Only a subset of the variables in the back.dat data file is read. Column numbers ("1-6") are used to read the variable subj, and absolute pointer controls are used to read the variables sex ("@17") and race ("@19") from the file. Note that:

  • Because we want to translate the variables, we must read sex and race as character variables, even though they are numbers.
  • On input, we have the option of specifying the length of the variables being read in. The length of the variables is specified in the informat name between the name and the period. For example, the length of the variable race being read in is defined as 1 in the informat $inrace1.
  • The LENGTH statement defines the length of sex and race after translation.
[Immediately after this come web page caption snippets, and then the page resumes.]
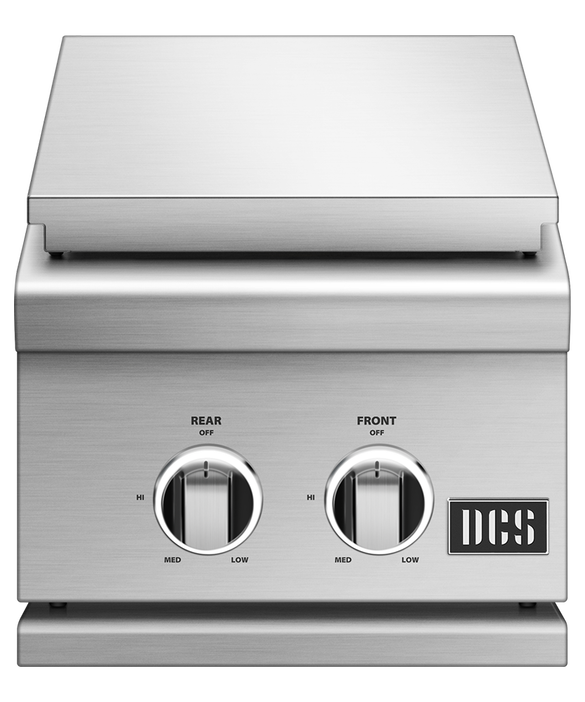 DCS Series-9 Double Side Burner - Propane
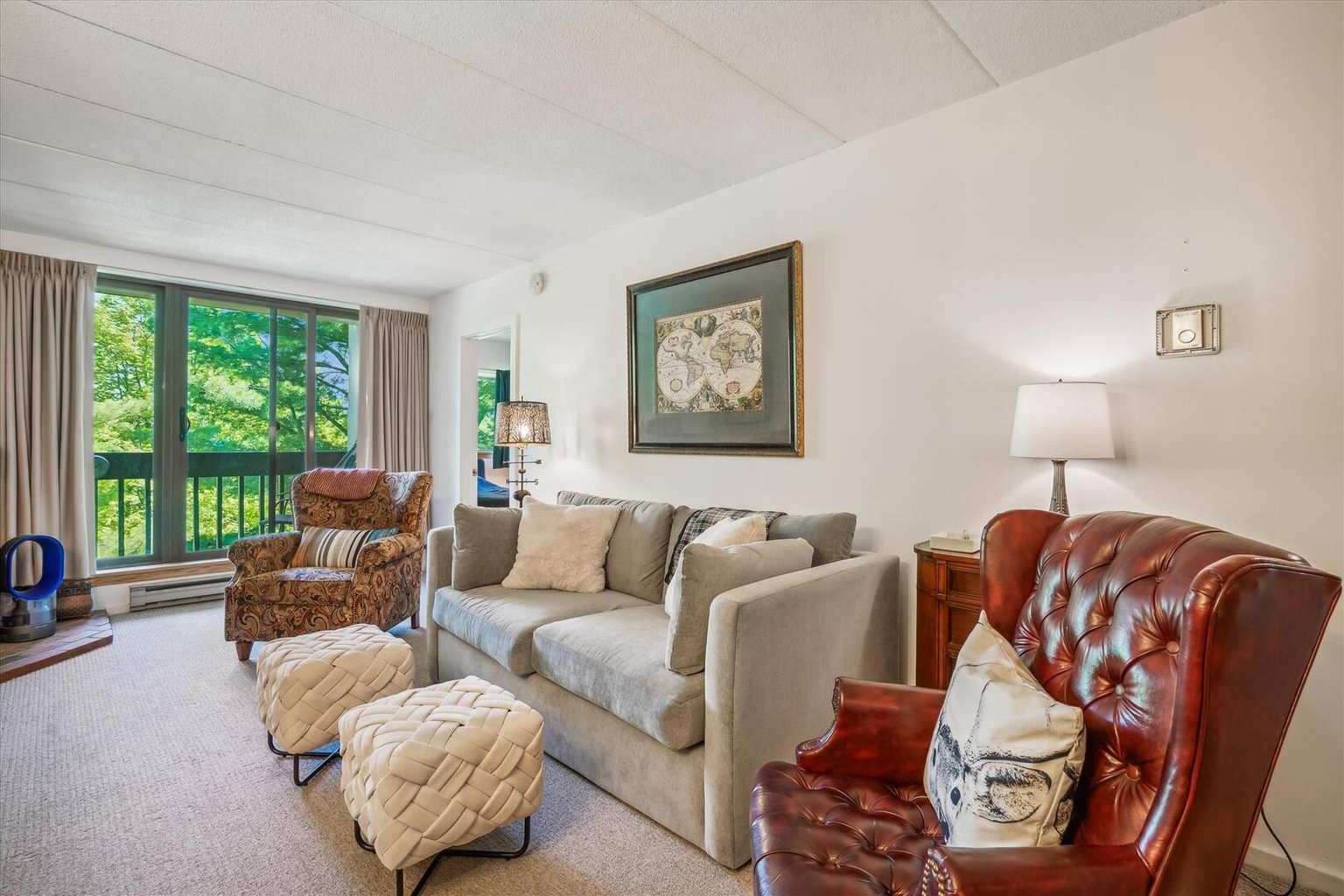 Killington Vacation Rental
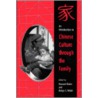 Introduction to Chinese Culture Throu door Giskin/Walsh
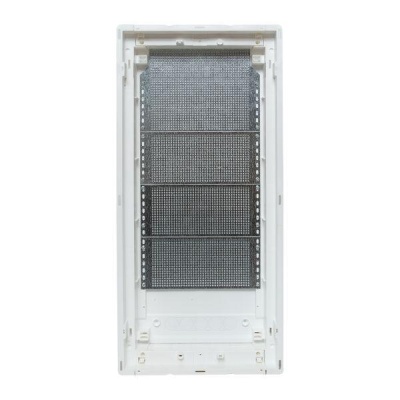 Встраиваемый слаботочный щит Nova 4 габарит с пластиковой дверью IP41 EKF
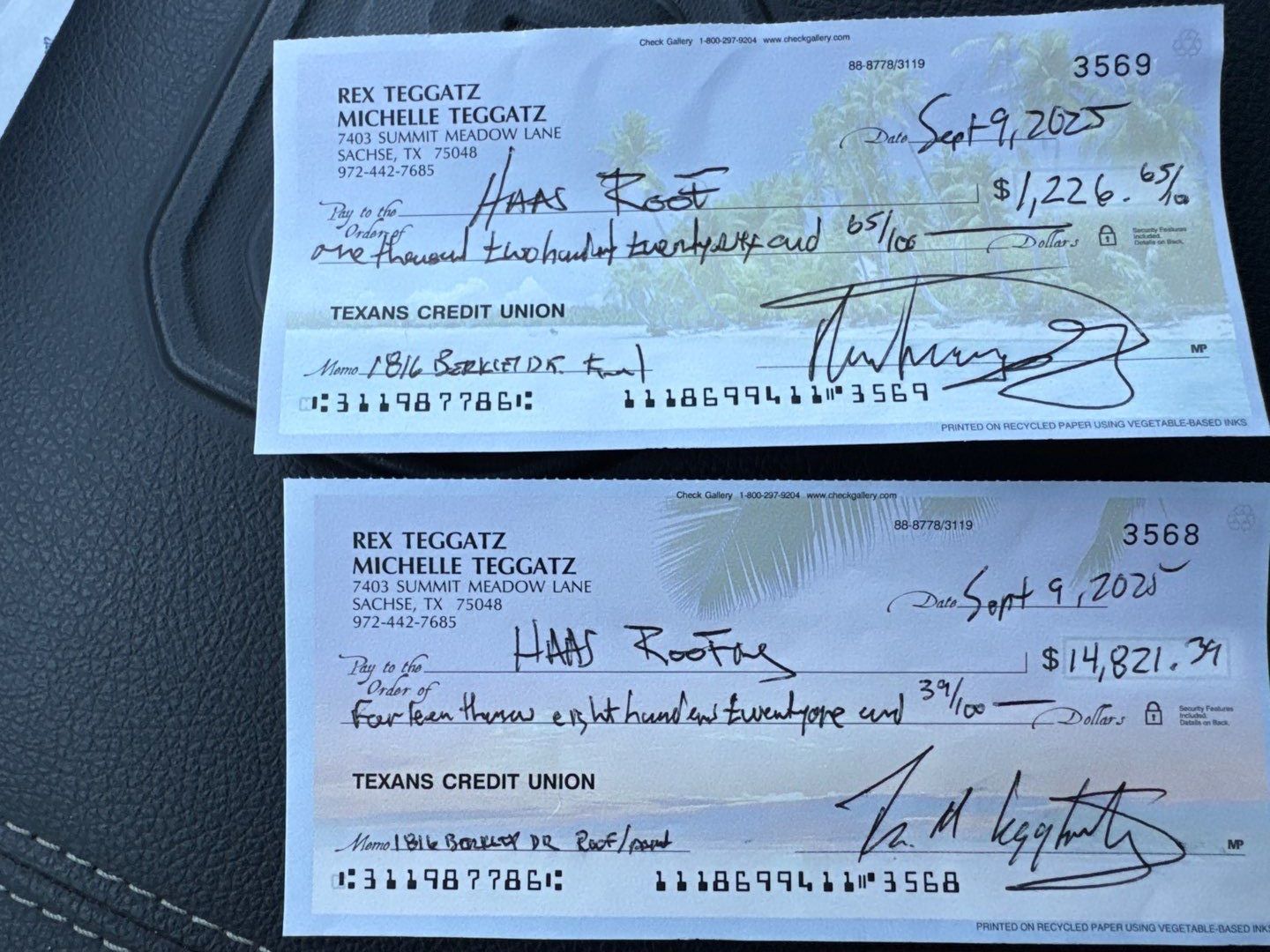 Hass Roofing Since 1978 Corporation featured photo.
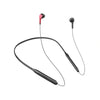 GIZMORE MN220 Neckband | IPX4 Water Resistance | Active Noise Cancellation | High Bass Sound | 360 degree Surround Stereo Sound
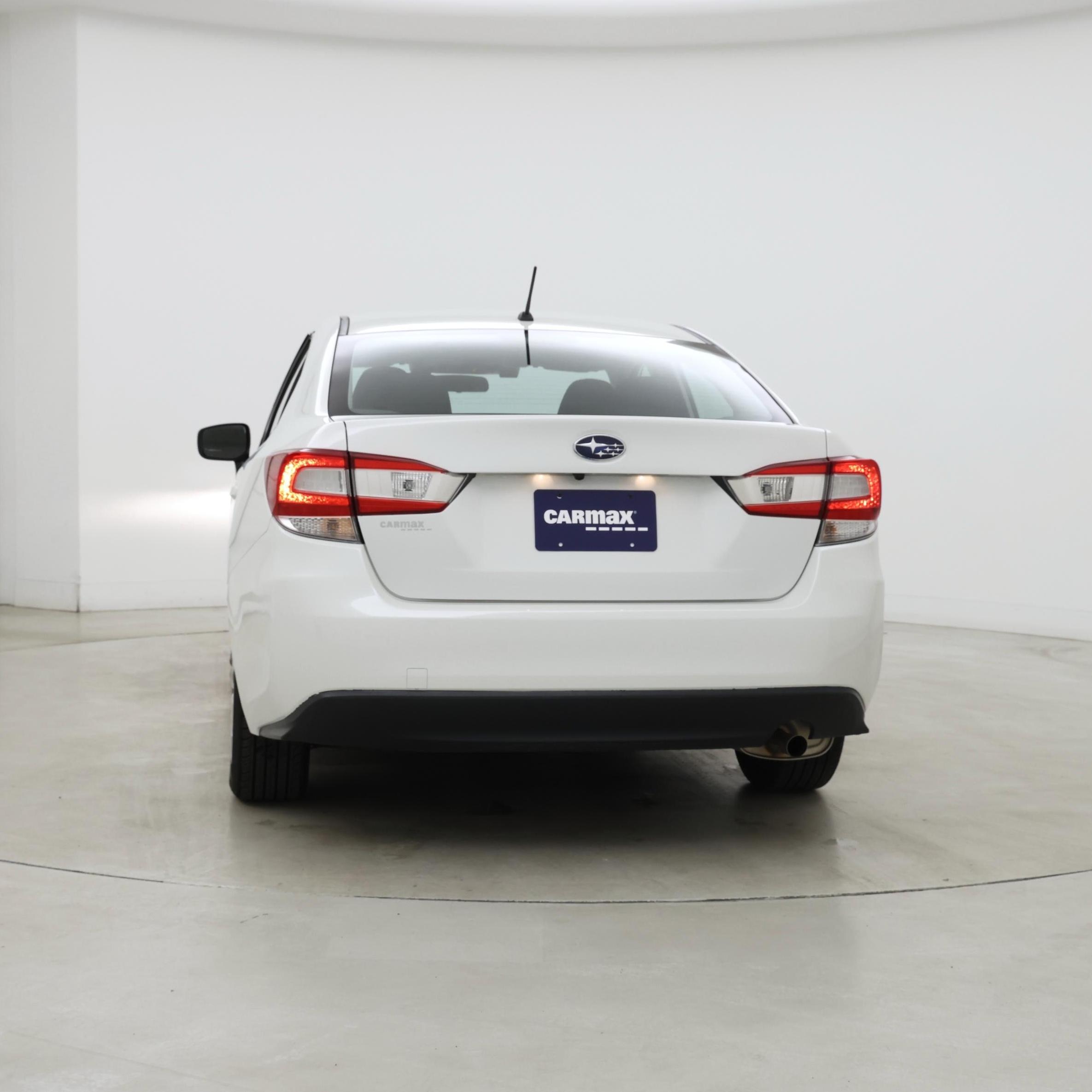 Thumbnail: 2023 Subaru Impreza - 6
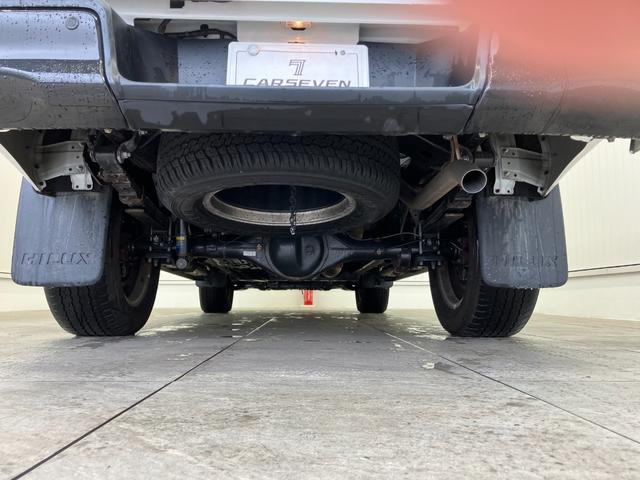 TOYOTA HILUX Z GR SPORT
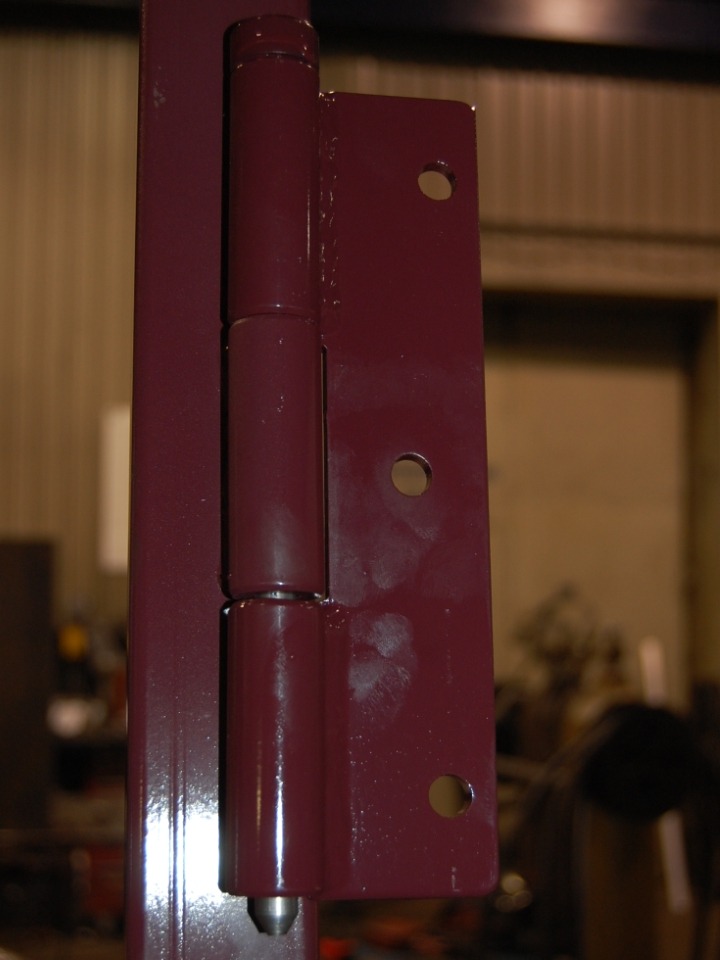 Horse Stall Gates – photo 2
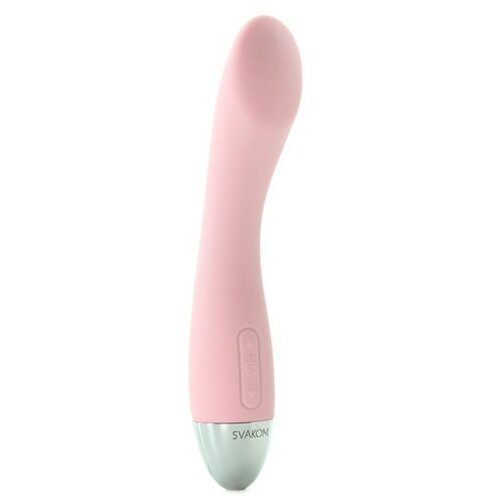 Svakom Vibrator Amy Pale roza Cene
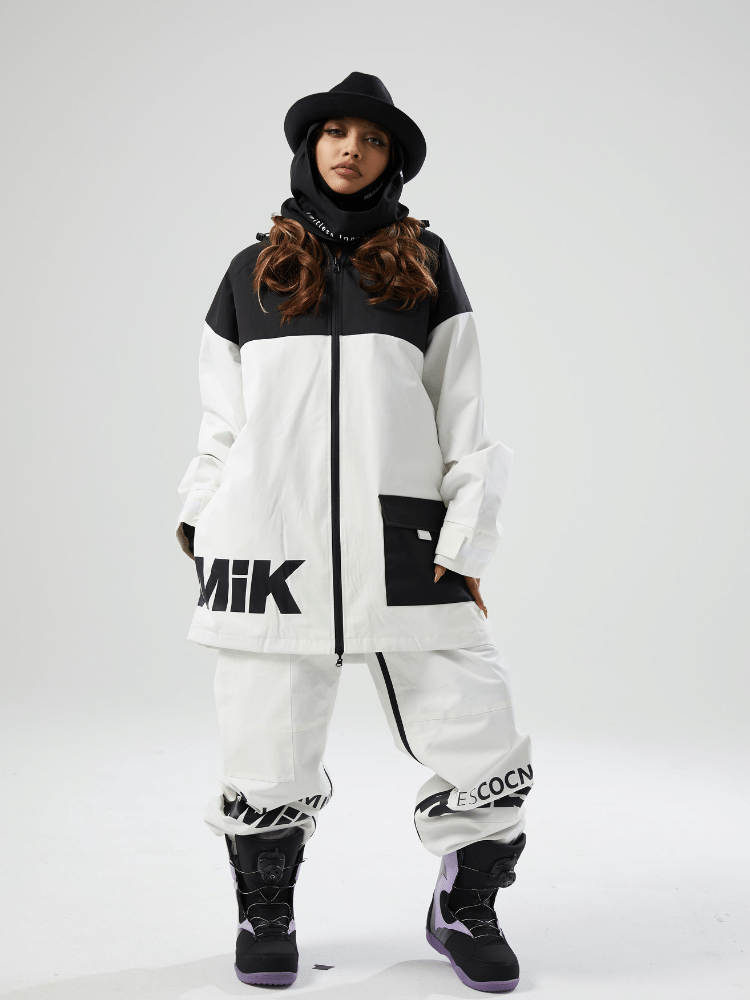 Tolasmik 23 Premium Snow Pants - RAKU-Snowsports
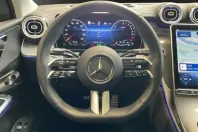 Mercedes-Benz GLC 300 din 2024 cu 8.068 km - oferta MER160694 - foto 9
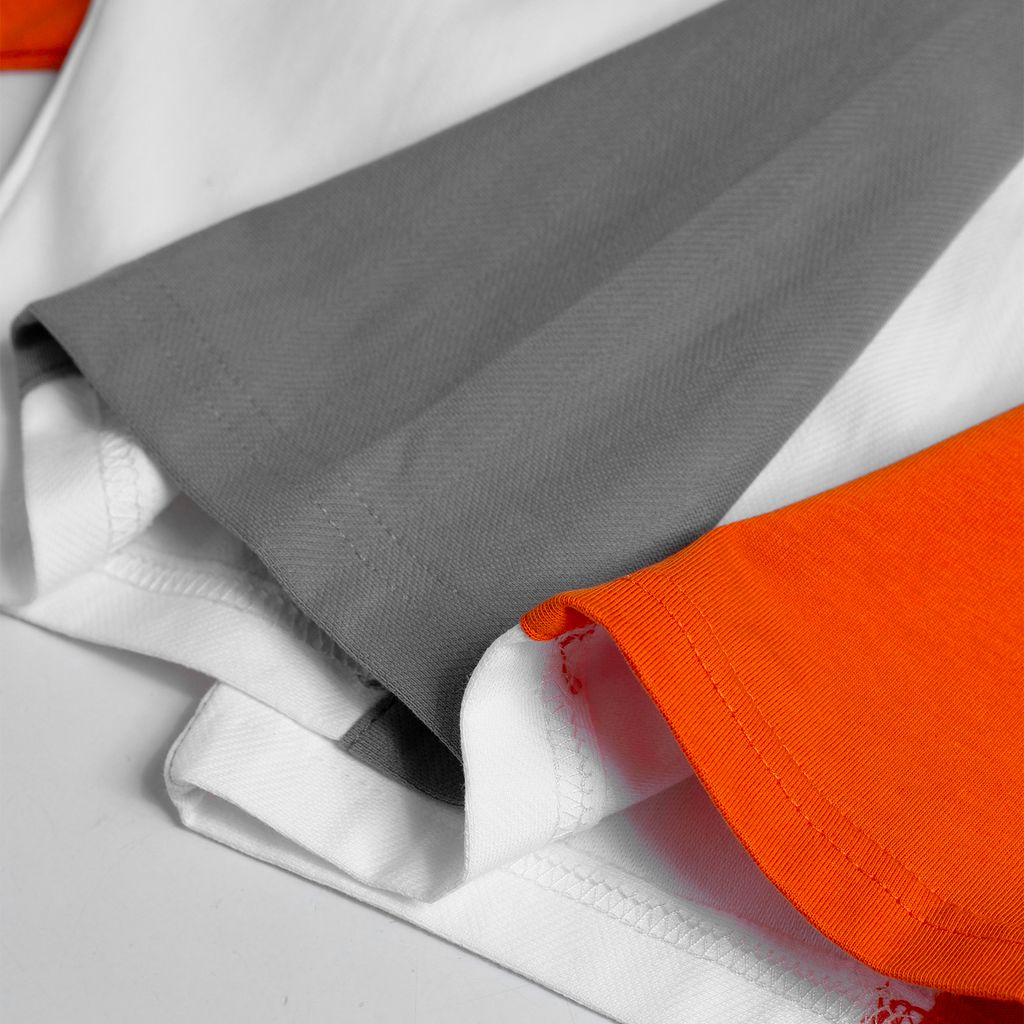 Áo Thun Có Cổ - ATC - RYV.O1300 BD494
Launch the SAS program. Then, edit the INFILE statement so that it reflects the location of your stored back.dat file. Then, run the SAS program and review the output from the CONTENTS and PRINT procedures. In particular, note that the variables sex and race are both character variables, as indicated by "Char" appearing under the Type column in the output from the CONTENTS procedure. Also, note that the contents procedure gives no indication that the variables sex and race are formatted in any particular way for output. We'd have to take care of that by using a VALUE statement (as opposed to an INVALUE statement)!

Finally, as a little sidebar, recall that the TITLE statement is a toggle statement. That is, its value remains in effect until it is changed with another TITLE statement. Therefore, the title in the PRINT procedure is the same that is used in the CONTENTS procedure.